After Bennett lost Michael’s Crescent Beach, he worked at The Dory, a now defunct restaurant called Duvall’s and at Gardiner’s Bay Country Club. He also bartended at the American Legion Post for 12 years.

In December 1993, he wound up in the hospital with an injured back for 10 days and was discharged right before the holidays. At home, incapacitated, with his friends away, he called the Pharmacy to ask if there was anyone who could deliver his medicine.

“Greg [Ofrias, the co-owner] came right out and brought me the medicine,” Bennett said. “When I got stronger I went in and shook his hand.”

A year later, when Bennett heard that Greg was looking for a short order cook one day a week, he applied, and one day a week eventually grew to three or four.

Prior to Bennett’s reign at the grill, they served a breakfast potato — a small potato sliced into such thick disks that they reduced the heat when they hit the old griddle and didn’t brown much.

Bennett saw a better way. He put butter on the griddle, took a box grater and grated the potato right onto the griddle, one order at a time. “It cooked faster, got nice and brown and it didn’t take the heat away from the griddle. We started calling them hash browns.”

Now the hash browns from the Pharmacy grill are the stuff of lore on Yelp and TripAdvisor. But a warning to those who would try to reproduce this made-to-order delicacy at home — in 24 years, Bennett said he’s had rotator cuff surgery on both shoulders from grating potatoes.

“I have cooked for king and country,” Bennett said. Ewan McGregor, Matt Dillon and the B-52s have sat cheek by jowl with the guy who orders a bacon, egg, and cheese on Monday, Wednesday and Friday, and sausage, egg and cheese on Tuesday and Thursday. Saturday his order is a breakfast platter with hash browns.

In 1997, Bennett was a member of the team that won the men’s bowling championship at the American Legion. Teammate Bob Rescigno invited everyone over to celebrate with a dinner of his wife’s homemade pizza and sausage bread. While eating pizza on the deck, Bennett met Bob’s daughter, Robin Rescigno.

They married three years later.

Bennett and Robin live in the same house where they met. ChiChiLee, their friendly and affectionate mutt keeps close by, and for Robin’s birthday every year, Bennett makes a lobster BLT on a toasted Kaiser roll and a fresh-squeezed watermelon juice cocktail. They’ll celebrate their anniversary this year in Maui, where they honeymooned 18 years ago.
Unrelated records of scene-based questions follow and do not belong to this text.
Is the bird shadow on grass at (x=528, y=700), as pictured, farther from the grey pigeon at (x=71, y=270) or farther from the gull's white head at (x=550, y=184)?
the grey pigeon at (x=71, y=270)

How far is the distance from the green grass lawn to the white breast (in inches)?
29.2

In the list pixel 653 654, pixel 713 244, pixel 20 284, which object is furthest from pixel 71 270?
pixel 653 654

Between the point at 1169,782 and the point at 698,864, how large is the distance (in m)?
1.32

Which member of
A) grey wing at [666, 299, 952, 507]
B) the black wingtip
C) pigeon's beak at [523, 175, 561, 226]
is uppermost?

Bennett figures he’s fed several generations of Islanders. He takes deep satisfaction in seeing the cycle of Island life play out. “I’ve watched a kid graduate from high school, graduate from college, get a girlfriend, get married and now their kids are engaged to be married,” he said. “A lot of happiness comes with my job.”

Lightning Round

What do you always have with you? A book of photos.
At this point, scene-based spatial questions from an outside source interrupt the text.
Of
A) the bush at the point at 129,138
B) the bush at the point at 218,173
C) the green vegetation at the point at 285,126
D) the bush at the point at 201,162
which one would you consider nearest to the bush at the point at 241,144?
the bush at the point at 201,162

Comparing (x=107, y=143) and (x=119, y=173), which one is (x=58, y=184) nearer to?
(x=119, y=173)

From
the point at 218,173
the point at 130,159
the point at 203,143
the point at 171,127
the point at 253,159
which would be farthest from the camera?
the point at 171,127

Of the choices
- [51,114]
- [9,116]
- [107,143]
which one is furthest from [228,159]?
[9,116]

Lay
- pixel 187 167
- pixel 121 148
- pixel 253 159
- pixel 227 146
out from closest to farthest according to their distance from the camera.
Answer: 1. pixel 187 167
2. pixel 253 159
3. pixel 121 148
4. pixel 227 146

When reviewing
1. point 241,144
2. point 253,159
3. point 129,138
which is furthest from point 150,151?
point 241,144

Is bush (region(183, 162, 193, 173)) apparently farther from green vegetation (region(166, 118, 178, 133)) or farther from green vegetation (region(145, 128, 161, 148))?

Favorite place on Shelter Island? The golf course at the Shelter Island Country Club.

Favorite place not on Shelter Island? Maui.
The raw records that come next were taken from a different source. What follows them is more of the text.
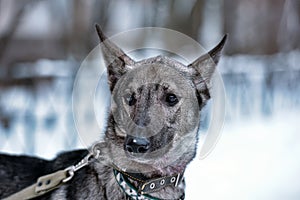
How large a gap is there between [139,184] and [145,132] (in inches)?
8.5

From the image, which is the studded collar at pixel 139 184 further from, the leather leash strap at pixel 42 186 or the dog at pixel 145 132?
the leather leash strap at pixel 42 186

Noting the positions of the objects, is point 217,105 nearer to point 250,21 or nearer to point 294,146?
point 294,146

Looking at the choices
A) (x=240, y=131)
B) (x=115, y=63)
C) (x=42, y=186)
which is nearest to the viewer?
(x=42, y=186)

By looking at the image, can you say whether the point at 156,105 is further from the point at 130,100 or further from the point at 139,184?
the point at 139,184

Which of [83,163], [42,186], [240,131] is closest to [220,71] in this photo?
[240,131]

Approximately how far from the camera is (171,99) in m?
2.54

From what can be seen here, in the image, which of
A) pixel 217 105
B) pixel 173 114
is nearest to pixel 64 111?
pixel 217 105

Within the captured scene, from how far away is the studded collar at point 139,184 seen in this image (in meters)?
2.45

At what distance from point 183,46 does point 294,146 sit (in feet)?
4.13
What exasperates you? The way people drive. The recklessness.

When was the last time you were afraid? December 2011 for my second cervical spine surgery.

What is the best day of the year on Shelter Island? A day in October, when it’s cooler and the leaves are changing and it’s our anniversary.

Favorite movie or book? “Casablanca.”

Favorite food? Veal or Chicken Caprina, a thin cutlet with prosciutto and mozzarella — the recipe is from Villa Paul in Hampton Bays.

Favorite person, living or dead, who is not a member of the family? Robert (Bob) Rescigno, my late father-in-law.